For simply, we divide the source into Contrastive and Pretext, "--method pt_and_ft" means pretrain and finetune in once.
For random initialization baseline. Just comment --weights in line 11 of ft.sh. Like below:
#!/usr/bin/env bash
python main.py \
--method ft --arch i3d \
--ft_train_list ../datasets/lists/diving48/diving48_v2_train_no_front.txt \
--ft_val_list ../datasets/lists/diving48/diving48_v2_test_no_front.txt \
--ft_root /data1/DataSet/Diving48/rgb_frames/ \
--ft_dataset diving48 --ft_mode rgb \
--ft_lr 0.001 --ft_lr_steps 10 20 25 30 35 40 --ft_epochs 45 --ft_batch_size 4 \
--ft_data_length 64 --ft_spatial_size 224 --ft_workers 4 --ft_stride 1 --ft_dropout 0.5 \
--ft_print-freq 100 --ft_fixed 0 # \
# --ft_weights ../experiments/kinetics_contrastive.pth
bash scripts/kinetics/pt_and_ft.sh
bash scripts/ucf101/ucf101.sh
bash scripts/Diving48/diving48.sh
For Triplet loss optimization and moco baseline, just modify --pt_method
--pt_method be_triplet
bash scripts/hmdb51/i3d_pt_and_ft_flip_cls.sh
or
bash scripts/hmdb51/c3d_pt_and_ft_flip.sh
Notice: More Training Options and ablation study can be find in scripts
As STCR can be easily extend to other video representation task, we offer the scripts to perform feature extract.

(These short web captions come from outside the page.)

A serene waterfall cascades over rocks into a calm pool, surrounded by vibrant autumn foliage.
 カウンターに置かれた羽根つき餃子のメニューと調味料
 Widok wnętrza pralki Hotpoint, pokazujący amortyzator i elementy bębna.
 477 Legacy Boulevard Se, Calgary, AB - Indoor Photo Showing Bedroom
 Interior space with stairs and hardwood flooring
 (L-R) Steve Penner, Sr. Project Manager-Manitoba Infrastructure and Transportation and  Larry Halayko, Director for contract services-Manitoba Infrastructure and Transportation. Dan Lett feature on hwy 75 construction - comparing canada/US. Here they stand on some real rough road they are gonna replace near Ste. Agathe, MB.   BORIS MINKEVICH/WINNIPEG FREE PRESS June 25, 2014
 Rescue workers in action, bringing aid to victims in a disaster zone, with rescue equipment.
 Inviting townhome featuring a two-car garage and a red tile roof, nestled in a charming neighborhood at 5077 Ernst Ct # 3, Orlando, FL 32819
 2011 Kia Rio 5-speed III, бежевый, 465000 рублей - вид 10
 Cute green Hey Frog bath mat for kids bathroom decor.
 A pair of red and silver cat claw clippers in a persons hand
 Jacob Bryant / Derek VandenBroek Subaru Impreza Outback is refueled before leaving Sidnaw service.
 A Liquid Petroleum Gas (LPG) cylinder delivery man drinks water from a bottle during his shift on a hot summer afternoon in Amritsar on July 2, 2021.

python feature_extractor.py
The feature will be saved as a single numpy file in the format [video_nums,features_dim] for further visualization.
modify line60-line62 in reterival.py.
python reterival.py
Method | UCF101 | HMDB51 | Diving48 |
---|---|---|---|
Random Initialization | 57.9 | 29.6 | 17.4 |
MoCo Baseline | 70.4 | 36.3 | 47.9 |
BE | 86.5 | 56.2 | 62.6 |
Method | @1 | @5 | @10 | @20 | @50 |
---|---|---|---|---|---|
BE | 10.2 | 27.6 | 40.5 | 56.2 | 76.6 |
please refer to utils/visualization/t_SNE_Visualization.py for details.
please refer to utils/visualization/confusion_matrix.py for details.
This work is partly based on UEL and MoCo.
The code are released under the CC-BY-NC 4.0 LICENSE.